What does take longer is finding the right place to insert a card, but when this gets hard I end up using a modified binary search. (Modified because I know something about the distribution of cards, and because it's easy to look at (and cache) a few consecutive cards). So this is log(n), and the overall algorithm is O(n log n), or as we say in Germany, 'fast'[1].
The ringbinder
We get away from it because real life has a 'data structure' that's half array, half linked list:
- 'Get the nth item' is constant time (ish. You get pretty good at estimating how thick 10 cards are)
- Insert an item is constant time.
- Remove an item is constant time
I'm going to call this structure the 'Ringbinder' because 'Stack' is already taken by something that behaves nothing like any real-life stack I've ever seen. For sufficiently large values of N, your program will run faster using a USB robotic ring-binder operator rather than an ArrayList. You heard it here first.
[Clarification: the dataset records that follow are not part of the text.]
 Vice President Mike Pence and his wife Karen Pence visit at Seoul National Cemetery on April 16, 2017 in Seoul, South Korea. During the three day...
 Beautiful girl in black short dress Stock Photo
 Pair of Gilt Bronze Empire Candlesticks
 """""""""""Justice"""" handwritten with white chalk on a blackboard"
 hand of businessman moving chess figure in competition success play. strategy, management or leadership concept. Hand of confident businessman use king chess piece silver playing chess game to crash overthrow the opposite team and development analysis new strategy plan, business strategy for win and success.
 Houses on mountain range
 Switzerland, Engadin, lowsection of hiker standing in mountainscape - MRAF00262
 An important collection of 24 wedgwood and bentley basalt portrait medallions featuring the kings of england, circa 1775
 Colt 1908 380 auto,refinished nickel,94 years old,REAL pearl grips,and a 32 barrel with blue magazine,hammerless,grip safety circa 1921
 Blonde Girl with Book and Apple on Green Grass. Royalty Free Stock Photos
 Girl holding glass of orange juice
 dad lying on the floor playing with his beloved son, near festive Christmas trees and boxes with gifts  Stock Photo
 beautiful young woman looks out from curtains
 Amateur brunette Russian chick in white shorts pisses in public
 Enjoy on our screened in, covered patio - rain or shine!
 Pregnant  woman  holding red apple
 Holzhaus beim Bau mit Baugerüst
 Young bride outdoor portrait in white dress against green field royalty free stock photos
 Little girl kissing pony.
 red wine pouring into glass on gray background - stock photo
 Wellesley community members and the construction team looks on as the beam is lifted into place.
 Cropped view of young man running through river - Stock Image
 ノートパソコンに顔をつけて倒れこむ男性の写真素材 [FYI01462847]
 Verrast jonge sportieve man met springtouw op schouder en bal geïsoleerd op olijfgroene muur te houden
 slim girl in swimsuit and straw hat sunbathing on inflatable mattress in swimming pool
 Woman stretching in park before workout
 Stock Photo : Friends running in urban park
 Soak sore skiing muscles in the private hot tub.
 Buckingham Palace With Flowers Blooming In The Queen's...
Divserion: quantum bogosort
Cheating at algorithms using real-life's weirdnesses isn't new. qfork() is a version of fork() that returns a different value in each quantum universe. So we sort in O(n) like so:
srand(qfork()); shuffle(data); if(!sorted(data)) exit(1); // todo cleanup world
I mention this only because it amuses me.
So, seriously?
I guess at some point physically moving the cards to make a gap doesn't actually take constant time. If our robot can exert some fixed force and has to move n items just enough to make room for one more, then this takes O(√n) time[2]. Revised performance:
- Go to index: O(√n)
- Get next/prev: O(1)
- Insert/delete: O(1)
This makes our insertion sort O(n^1.5 log n) which is no longer state of the art. But surely there are currently-optimal algorithms where using this data structure would give better asymptotic performance than we get on our fancy-pants von Neumann machines[3]. Or maybe I'm missing something. I'm probably missing something.
Any others?
What other data structures can you build from common household items that put our silicon masters to shame when it comes to data processing?
(Using people to demonstrate the power of parallelism doesn't count, It's been done).
[1] working for American software companies is a lousy way to learn German.
[2] F=ma, s = at^2, etc.
[3] and way worse real-world performance, as we're shoveling around avocado-sized chunks of matter instead of deftly handling individual atoms. Still.